Social media are not just homogenising, but becoming richer and more similar in features. While at first glance, this may seem to empower users and shift responsibility towards users in terms of how they use social media, the way
these features are visually presented and ordered contradicts this. Existing research also indicates that people with pre-existing mental health conditions are more prone to have unhealthy use patterns and be more vulnerable to the negative effects of social media.
Higher mediation of social interactions means higher vulnerability to Design Power, especially in public interactions. Previous research shows that directly interacting with people close to us makes us happier, while passive interactions with strangers, brands and celebrities promote upward social comparison and make us unhappier.
But simply not using social media can have other negative effects, and for many, logging off is not an option. For instance, social media provide an important resource for many during the current COVID-19 pandemic, and continue to be important spaces for marginalised groups to build communities.
We can speculate about some of our findings, but on others, we are in the dark. Regarding what choosing from only the same 8 emoji to react to any information we receive does with us, how much work it takes to recognise advertisements, and how the inconvenience of one extra tap scales to have larger effects: we simply do not know enough about the design of social media to make any claims, and we desperately need more research!

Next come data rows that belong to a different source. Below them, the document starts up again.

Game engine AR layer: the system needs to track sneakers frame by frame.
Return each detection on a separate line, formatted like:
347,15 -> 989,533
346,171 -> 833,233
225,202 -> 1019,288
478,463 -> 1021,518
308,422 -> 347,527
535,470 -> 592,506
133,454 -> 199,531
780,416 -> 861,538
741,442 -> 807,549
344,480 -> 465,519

We need to talk about regulating design
Explorations of alternative designs reveal and challenge Design Power. SFor instance, Not for You by Ben Grosser confuses TikTok algorithms, while Lyngs et al. present design variations of Facebook against distraction. Both academic and public voices call for more user control, power and responsibility.
Recently, activists and policymakers begun to engage the importance of design. In 2021, privacy activists NOYB sent more than 500 complaints to companies about their cookie banners, whose misleading design is in violation of the GDPR, while in 2022, the EU reports on dark patterns and user manipulation in their study on unfair digital commercial practices, connecting physical and psychological reactions to specific dark patterns and point towards the structural harms and inefficiency of current countermeasures.
Companies can and should implement more positive design. Social media companies are more than capable of changing their design if there is enough public pressure. But waiting for public outcry to create enough pressure to change salient “dark” design elements, while other, more subtle manipulations remain unaddressed, is an ineffective strategy that often comes too late. It is important to understand that the way an interface looks is an integral part of how Design Power is enacted. It is time to begin discussions about regulating design.